3. Seit dem EherechtsänderungsG 1999 ist im neu eingefügten Satz 2 des § 49 EheG ausdrücklich die Zufügung körperlicher Gewalt als schwere Eheverfehlung angeführt. Auf die Schwere der Beeinträchtigung kommt es grundsätzlich nicht an. Die besondere Hervorhebung körperlicher Gewalt im Gesetzeswortlaut bedeutet, dass der Gesetzgeber in dieser Hinsicht einen objektiven, also insbesondere einen von der persönlichen Lebenssituation der Ehegatten unabhängigen Maßstab an das Verhalten der Ehegatten anlegen wollte. Jegliche Gewalt soll in Ehe und Familie prinzipiell verpönt sein (RIS-Justiz RS0118055).
Die Beeinträchtigung der körperlichen Integrität des Ehegatten durch den anderen stellt daher an sich bereits eine schwere Eheverfehlung dar (RIS-Justiz RS0056787). Jede körperliche Misshandlung steht außerhalb des Rahmens, in dem eine Reaktionshandlung auf voran gegangenes ehewidriges Verhalten des anderen Ehegatten im Zusammenleben normal gesitteter Eheleute noch verständlich und entschuldbar sein können (RIS-Justiz RS0057020).

VORLIEGENDE EINTRÄGE
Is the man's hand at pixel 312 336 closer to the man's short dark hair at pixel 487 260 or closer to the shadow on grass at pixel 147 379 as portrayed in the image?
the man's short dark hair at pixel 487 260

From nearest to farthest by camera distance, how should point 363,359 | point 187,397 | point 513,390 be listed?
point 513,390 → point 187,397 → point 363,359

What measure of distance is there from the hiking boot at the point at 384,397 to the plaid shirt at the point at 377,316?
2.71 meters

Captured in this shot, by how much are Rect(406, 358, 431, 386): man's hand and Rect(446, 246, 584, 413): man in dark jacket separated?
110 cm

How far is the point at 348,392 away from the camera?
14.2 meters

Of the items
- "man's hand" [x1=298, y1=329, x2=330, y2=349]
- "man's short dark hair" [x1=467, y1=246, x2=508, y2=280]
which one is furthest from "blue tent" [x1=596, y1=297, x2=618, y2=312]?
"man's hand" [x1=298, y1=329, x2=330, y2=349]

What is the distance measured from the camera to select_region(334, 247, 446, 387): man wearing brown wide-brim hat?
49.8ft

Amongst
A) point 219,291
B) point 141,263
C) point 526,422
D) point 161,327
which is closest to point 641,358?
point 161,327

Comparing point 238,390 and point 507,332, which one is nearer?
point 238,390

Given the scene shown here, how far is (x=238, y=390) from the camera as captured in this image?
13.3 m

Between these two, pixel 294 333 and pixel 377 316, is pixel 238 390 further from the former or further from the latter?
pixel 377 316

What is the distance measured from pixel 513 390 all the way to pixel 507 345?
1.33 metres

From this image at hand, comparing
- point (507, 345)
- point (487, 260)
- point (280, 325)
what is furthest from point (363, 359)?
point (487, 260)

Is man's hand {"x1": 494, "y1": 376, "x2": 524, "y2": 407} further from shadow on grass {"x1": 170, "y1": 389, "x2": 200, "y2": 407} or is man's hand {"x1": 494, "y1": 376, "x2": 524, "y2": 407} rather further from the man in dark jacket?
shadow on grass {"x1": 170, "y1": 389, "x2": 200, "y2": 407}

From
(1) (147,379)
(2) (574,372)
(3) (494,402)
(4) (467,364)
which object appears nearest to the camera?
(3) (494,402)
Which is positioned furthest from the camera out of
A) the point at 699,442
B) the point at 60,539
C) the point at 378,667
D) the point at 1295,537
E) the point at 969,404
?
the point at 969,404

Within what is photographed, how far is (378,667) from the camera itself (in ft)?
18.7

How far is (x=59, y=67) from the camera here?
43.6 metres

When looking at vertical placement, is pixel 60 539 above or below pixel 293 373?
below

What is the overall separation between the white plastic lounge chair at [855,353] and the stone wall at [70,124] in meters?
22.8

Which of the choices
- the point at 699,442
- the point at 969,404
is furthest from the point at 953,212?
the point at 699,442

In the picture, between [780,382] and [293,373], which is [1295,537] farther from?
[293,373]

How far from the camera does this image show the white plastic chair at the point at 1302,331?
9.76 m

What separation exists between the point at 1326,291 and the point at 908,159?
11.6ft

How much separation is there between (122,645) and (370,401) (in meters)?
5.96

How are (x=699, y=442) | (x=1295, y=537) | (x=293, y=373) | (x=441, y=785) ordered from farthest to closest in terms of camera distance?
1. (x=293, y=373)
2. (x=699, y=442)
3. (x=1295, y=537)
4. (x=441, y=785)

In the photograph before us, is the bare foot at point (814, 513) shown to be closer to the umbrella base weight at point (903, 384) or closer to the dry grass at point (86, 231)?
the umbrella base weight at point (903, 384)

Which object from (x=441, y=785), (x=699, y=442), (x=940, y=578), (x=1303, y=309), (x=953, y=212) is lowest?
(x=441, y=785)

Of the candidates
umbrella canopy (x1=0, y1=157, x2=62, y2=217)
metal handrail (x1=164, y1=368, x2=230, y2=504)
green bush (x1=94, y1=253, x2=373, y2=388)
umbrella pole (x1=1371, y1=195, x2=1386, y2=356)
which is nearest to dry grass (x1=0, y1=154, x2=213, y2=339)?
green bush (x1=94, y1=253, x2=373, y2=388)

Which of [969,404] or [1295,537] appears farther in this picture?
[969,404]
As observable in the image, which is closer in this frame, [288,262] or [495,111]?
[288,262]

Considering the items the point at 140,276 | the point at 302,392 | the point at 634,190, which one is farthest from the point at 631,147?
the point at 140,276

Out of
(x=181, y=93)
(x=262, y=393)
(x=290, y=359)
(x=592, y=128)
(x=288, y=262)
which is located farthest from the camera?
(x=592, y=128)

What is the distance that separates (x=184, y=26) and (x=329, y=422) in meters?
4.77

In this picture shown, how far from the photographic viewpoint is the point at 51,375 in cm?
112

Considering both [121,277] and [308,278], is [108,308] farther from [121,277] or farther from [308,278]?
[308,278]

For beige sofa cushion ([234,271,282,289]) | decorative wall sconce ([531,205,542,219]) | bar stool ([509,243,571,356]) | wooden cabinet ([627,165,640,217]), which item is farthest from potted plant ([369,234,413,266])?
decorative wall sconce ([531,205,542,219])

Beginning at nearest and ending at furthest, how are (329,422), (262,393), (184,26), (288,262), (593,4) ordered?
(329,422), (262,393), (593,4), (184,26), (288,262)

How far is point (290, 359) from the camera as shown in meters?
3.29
--
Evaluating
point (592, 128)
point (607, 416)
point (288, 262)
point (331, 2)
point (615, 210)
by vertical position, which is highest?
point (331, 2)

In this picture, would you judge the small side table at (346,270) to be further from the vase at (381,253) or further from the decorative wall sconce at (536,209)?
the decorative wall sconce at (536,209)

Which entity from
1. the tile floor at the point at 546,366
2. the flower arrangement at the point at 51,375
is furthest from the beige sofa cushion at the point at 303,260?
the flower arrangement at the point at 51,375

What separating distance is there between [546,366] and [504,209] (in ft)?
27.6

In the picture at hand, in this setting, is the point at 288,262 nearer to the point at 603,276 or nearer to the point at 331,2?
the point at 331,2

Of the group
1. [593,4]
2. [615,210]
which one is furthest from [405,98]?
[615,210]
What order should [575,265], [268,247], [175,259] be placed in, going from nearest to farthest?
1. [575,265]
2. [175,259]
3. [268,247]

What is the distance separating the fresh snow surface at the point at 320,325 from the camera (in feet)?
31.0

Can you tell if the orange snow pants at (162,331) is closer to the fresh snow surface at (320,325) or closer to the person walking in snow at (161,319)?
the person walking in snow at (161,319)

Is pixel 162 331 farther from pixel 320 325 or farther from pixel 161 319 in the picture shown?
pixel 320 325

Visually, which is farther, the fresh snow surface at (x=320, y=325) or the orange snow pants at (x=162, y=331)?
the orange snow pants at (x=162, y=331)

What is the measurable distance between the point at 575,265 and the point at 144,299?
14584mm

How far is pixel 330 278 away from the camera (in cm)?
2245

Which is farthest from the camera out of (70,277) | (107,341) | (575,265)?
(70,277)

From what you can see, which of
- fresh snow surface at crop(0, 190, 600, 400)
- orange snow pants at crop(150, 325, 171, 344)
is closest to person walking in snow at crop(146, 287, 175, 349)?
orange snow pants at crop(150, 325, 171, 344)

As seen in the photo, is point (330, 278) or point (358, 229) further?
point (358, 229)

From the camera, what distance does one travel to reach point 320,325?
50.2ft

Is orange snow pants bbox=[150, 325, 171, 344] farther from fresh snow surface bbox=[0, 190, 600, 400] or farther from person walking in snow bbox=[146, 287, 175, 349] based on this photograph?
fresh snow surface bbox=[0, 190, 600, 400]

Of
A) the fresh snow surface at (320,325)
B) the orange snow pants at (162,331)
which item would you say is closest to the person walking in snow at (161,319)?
* * *
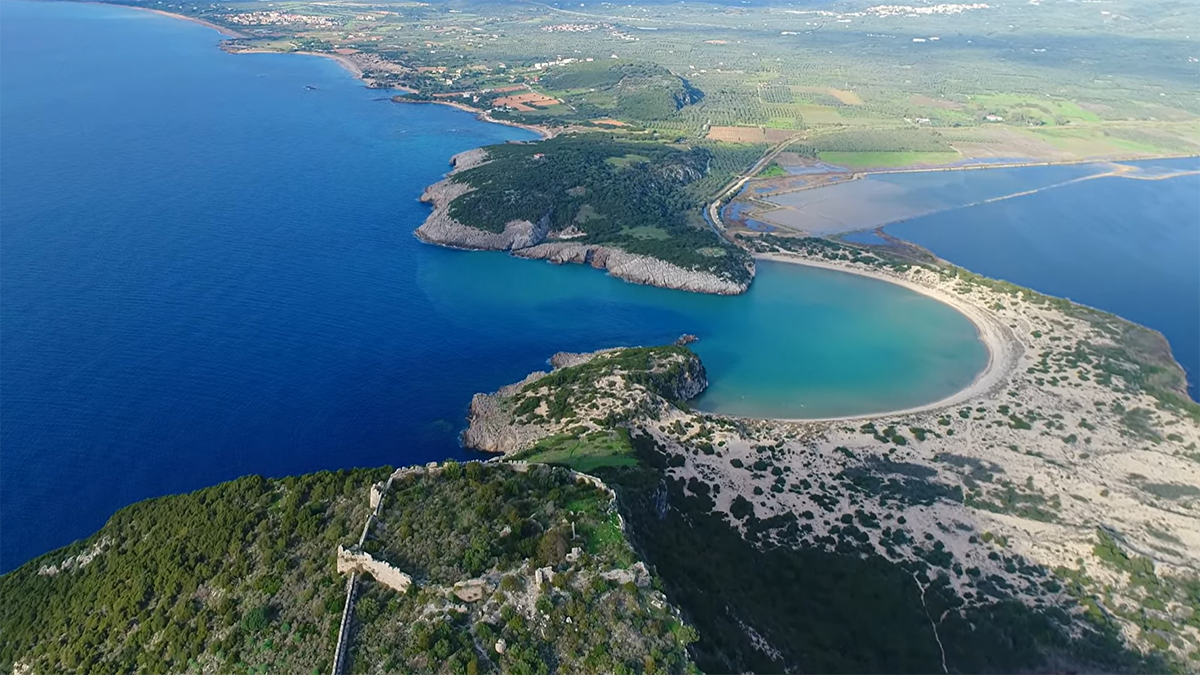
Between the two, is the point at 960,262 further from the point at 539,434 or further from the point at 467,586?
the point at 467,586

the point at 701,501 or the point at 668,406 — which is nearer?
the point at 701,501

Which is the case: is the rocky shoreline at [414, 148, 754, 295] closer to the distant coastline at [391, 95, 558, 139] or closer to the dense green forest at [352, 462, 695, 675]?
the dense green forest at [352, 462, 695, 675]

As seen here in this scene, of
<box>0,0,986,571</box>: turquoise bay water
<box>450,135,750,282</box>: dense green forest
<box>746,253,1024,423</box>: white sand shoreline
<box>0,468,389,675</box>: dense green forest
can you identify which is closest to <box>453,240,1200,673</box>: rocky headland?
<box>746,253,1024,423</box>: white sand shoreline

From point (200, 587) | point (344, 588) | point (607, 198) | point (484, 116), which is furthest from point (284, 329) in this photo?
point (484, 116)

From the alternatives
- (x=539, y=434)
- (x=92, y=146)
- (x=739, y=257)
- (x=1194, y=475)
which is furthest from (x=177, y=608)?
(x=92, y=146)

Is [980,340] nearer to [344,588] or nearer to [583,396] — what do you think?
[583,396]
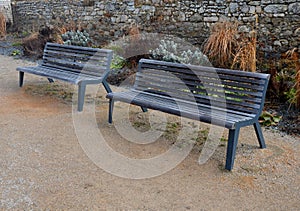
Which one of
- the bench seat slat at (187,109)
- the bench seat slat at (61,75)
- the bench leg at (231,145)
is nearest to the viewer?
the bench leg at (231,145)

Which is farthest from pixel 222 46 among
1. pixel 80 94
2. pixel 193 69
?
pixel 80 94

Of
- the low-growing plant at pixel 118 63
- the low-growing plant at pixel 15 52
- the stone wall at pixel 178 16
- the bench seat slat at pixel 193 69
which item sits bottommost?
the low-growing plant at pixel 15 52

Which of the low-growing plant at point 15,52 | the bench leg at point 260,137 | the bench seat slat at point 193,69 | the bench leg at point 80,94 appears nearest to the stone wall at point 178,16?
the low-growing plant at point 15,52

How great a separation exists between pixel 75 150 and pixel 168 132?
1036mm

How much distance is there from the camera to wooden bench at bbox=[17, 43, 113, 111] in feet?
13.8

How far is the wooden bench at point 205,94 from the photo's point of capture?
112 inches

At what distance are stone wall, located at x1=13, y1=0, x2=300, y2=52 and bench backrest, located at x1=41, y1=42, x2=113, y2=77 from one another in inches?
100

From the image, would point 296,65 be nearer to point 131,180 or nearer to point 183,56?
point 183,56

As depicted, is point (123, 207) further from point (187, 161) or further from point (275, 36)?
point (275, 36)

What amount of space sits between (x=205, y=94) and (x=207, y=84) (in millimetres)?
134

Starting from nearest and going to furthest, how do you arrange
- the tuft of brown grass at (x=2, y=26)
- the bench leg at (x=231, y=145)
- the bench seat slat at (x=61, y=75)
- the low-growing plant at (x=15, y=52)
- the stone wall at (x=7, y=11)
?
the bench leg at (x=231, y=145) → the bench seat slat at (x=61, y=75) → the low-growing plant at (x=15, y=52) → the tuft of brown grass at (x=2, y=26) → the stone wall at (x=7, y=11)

AUFGABENSTELLUNG
Führen Sie den Text über körperliche Gewalt als schwere Eheverfehlung im Anschluss an seinen letzten Satz weiter. Die Einträge stehen in keinem Zusammenhang mit dem Text.

LÖSUNG
4. Bei Beurteilung des überwiegenden Verschuldens eines Ehegatten sind alle Umstände zu berücksichtigen und in ihrer Gesamtheit gegenüberzustellen (RIS-Justiz RS0057303). Dabei ist der Ausspruch eines überwiegenden Verschuldens nur dann zulässig, wenn ein erheblicher gradueller Unterschied zwischen den beiderseitigen Eheverfehlungen augenscheinlich hervortritt (RIS-Justiz RS0057821; 7 Ob 254/04k, 4 Ob 51/05m = EFSlg 111.246). Weil das überwiegende Verschulden, insbesondere bei den Scheidungsfolgen, dem alleinigen Verschulden gleichgestellt wird, ist ein strenger Maßstab anzulegen (LGZ Wien EFSlg 111.244). Ein überwiegendes Verschulden ist daher anders als im allgemeinen Sprachgebrauch nicht schon bei mehr als 50 % Überwiegen anzunehmen, sondern erst dann, wenn das Verhalten der Gegenseite wertungsmäßig fast völlig in den Hintergrund tritt (RIS-Justiz RS0057821 [T1]).
Auch eine Wegweisungsverfügung führt nicht automatisch zur Bejahung des überwiegenden Verschuldens (vgl 2 Ob 183/09i im Zusammenhang mit der Verwirkung des Wohnungserhaltungsanspruchs).
5. Wendet man die Kriterien der Judikatur auf den hier vorliegenden Fall an, ist mit den Vorinstanzen davon auszugehen, dass die unheilbare Zerrüttung der Ehe im Herbst 2007 eintrat.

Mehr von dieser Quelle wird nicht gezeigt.